### Data under study
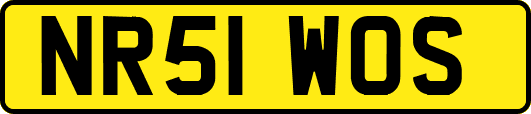 NR51 WOS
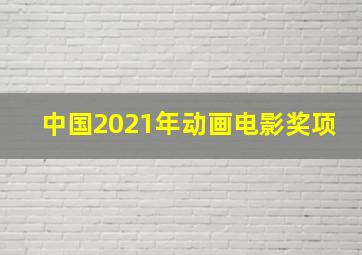 中国2021年动画电影奖项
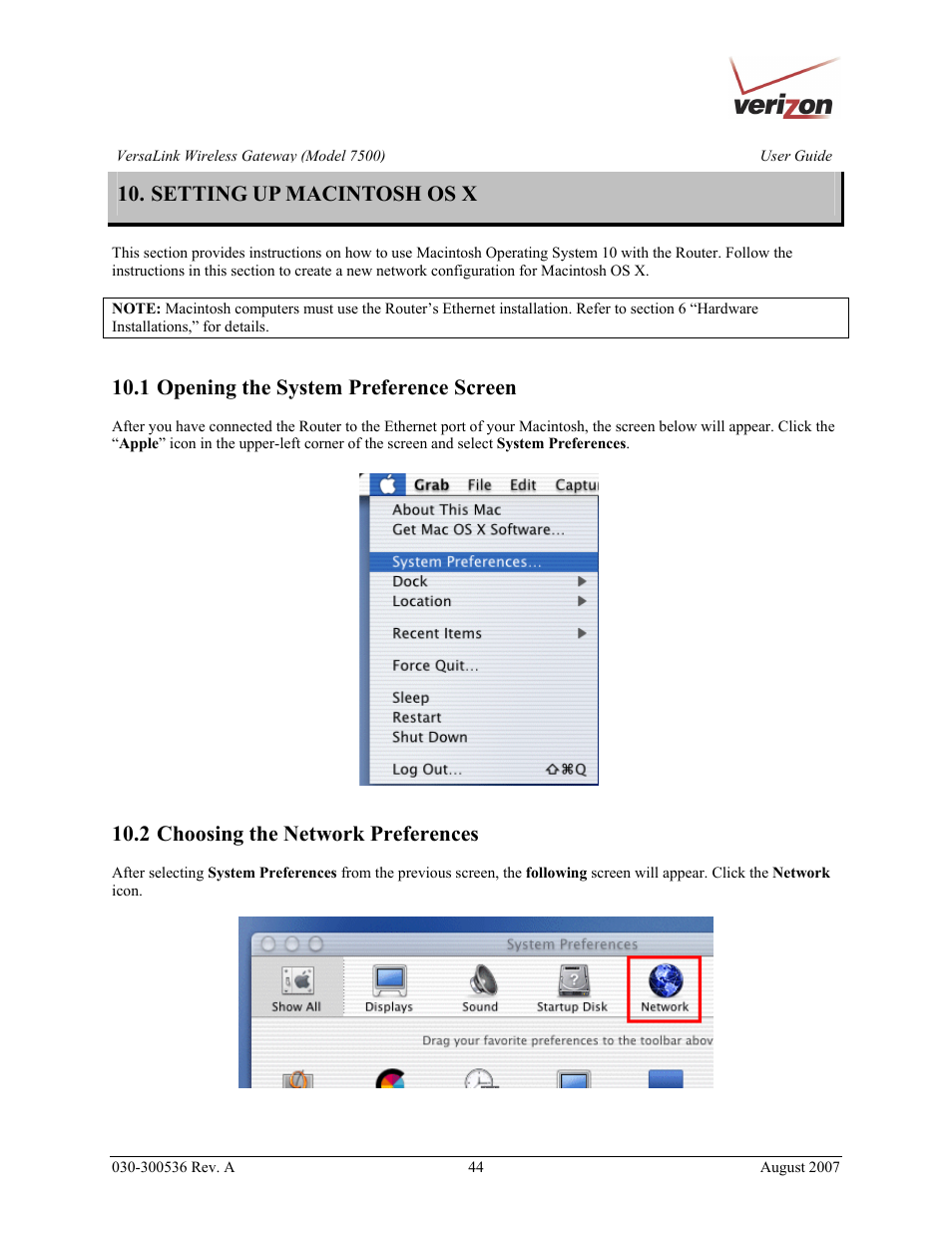 verizon

VersaLink Wireless Gateway (Model 7500) User Guide

10. SETTING UP MACINTOSH OS X

This section provides instructions on how to use Macintosh Operating System 10 with the Router. Follow the instructions in this section to create a new network configuration for Macintosh OS X.

NOTE: Macintosh computers must use the Router's Ethernet installation. Refer to section 6 "Hardware Installations," for details.

10.1 Opening the System Preference Screen

After you have connected the Router to the Ethernet port of your Macintosh, the screen below will appear. Click the "Apple" icon in the upper-left corner of the screen and select System Preferences.

Grab File Edit Captu
About This Mac
Get Mac OS X Software...
System Preferences...
Dock
Location
Recent Items
Force Quit...
Sleep
Restart
Shut Down
Log Out... ⇧⌘Q

10.2 Choosing the Network Preferences

After selecting System Preferences from the previous screen, the following screen will appear. Click the Network icon.

System Preferences
Show All Displays Sound Startup Disk Network
Drag your favorite preferences to the toolbar abov

030-300536 Rev. A 44 August 2007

### Exercise
Return every line of the listing exactly, leaving its pictures behind.

### Answer section
 NR51 WOS
 中国2021年动画电影奖项
 verizon

VersaLink Wireless Gateway (Model 7500) User Guide

10. SETTING UP MACINTOSH OS X

This section provides instructions on how to use Macintosh Operating System 10 with the Router. Follow the instructions in this section to create a new network configuration for Macintosh OS X.

NOTE: Macintosh computers must use the Router's Ethernet installation. Refer to section 6 "Hardware Installations," for details.

10.1 Opening the System Preference Screen

After you have connected the Router to the Ethernet port of your Macintosh, the screen below will appear. Click the "Apple" icon in the upper-left corner of the screen and select System Preferences.

Grab File Edit Captu
About This Mac
Get Mac OS X Software...
System Preferences...
Dock
Location
Recent Items
Force Quit...
Sleep
Restart
Shut Down
Log Out... ⇧⌘Q

10.2 Choosing the Network Preferences

After selecting System Preferences from the previous screen, the following screen will appear. Click the Network icon.

System Preferences
Show All Displays Sound Startup Disk Network
Drag your favorite preferences to the toolbar abov

030-300536 Rev. A 44 August 2007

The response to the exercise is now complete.